## BEGIN STORED DATA

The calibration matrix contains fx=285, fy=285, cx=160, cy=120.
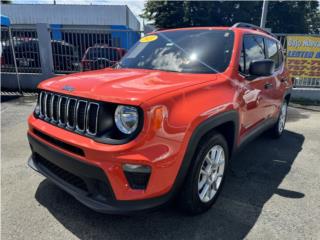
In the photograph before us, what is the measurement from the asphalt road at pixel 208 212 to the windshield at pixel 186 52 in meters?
1.48

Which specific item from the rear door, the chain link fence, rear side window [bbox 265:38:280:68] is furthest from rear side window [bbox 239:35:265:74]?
the chain link fence

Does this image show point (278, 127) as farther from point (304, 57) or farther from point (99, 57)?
point (99, 57)

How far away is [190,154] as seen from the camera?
2.41m

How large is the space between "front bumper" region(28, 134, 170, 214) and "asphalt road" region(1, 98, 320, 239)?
0.41m

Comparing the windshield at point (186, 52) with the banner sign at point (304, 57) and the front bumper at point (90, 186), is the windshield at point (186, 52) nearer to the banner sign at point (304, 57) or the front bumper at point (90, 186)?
the front bumper at point (90, 186)

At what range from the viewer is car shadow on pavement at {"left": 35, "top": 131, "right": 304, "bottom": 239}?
2.54 m

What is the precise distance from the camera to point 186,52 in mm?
3344

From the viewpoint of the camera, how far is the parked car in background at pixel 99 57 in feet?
31.7

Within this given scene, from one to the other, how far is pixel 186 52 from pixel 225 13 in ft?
92.9

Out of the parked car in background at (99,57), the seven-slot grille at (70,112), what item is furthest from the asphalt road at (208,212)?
the parked car in background at (99,57)

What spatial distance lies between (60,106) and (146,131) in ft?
3.08

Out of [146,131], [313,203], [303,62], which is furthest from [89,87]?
[303,62]

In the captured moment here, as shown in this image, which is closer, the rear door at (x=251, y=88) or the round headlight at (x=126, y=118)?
the round headlight at (x=126, y=118)

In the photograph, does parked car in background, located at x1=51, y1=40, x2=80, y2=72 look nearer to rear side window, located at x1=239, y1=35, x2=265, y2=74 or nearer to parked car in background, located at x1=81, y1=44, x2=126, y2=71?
parked car in background, located at x1=81, y1=44, x2=126, y2=71
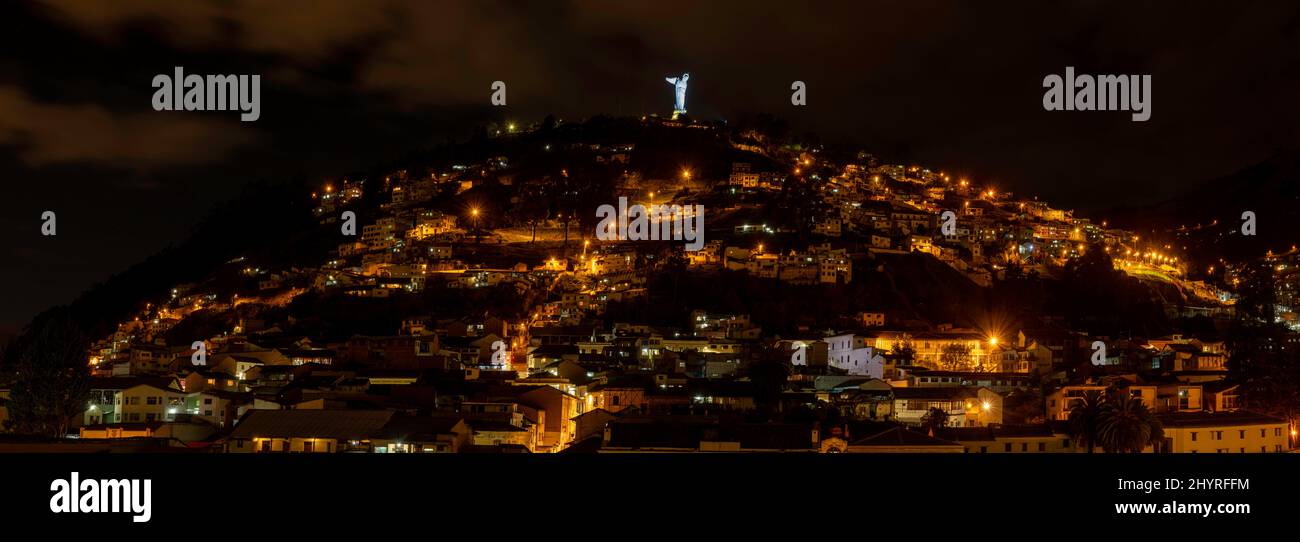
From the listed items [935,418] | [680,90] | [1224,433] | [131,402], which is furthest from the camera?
[680,90]

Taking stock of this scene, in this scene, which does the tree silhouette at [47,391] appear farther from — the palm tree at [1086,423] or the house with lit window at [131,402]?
the palm tree at [1086,423]

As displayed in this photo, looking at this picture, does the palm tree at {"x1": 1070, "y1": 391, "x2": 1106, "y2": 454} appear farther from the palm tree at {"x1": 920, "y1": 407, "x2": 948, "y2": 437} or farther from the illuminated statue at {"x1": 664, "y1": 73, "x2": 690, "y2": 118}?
the illuminated statue at {"x1": 664, "y1": 73, "x2": 690, "y2": 118}

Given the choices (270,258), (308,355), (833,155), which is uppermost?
(833,155)

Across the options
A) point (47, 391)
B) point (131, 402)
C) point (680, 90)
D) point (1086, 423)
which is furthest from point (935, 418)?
point (680, 90)

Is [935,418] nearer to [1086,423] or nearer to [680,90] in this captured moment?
[1086,423]

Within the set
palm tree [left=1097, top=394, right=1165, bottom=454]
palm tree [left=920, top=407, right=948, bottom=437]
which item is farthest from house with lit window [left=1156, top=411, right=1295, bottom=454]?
palm tree [left=920, top=407, right=948, bottom=437]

## END STORED DATA

#### WHAT NEEDS TO BE DONE:
Format the items from the line containing "Is [935,418] nearer" through the end of the items as a two-column CSV with the headers item_text and answer, one row per item. Put each field in double quotes and replace any line breaks with spaces.

#### THE SOLUTION:
item_text,answer
"Is [935,418] nearer to [1086,423] or nearer to [680,90] in this captured moment?","[1086,423]"
"Within the set palm tree [left=1097, top=394, right=1165, bottom=454] palm tree [left=920, top=407, right=948, bottom=437] which item is farthest from house with lit window [left=1156, top=411, right=1295, bottom=454]?","palm tree [left=920, top=407, right=948, bottom=437]"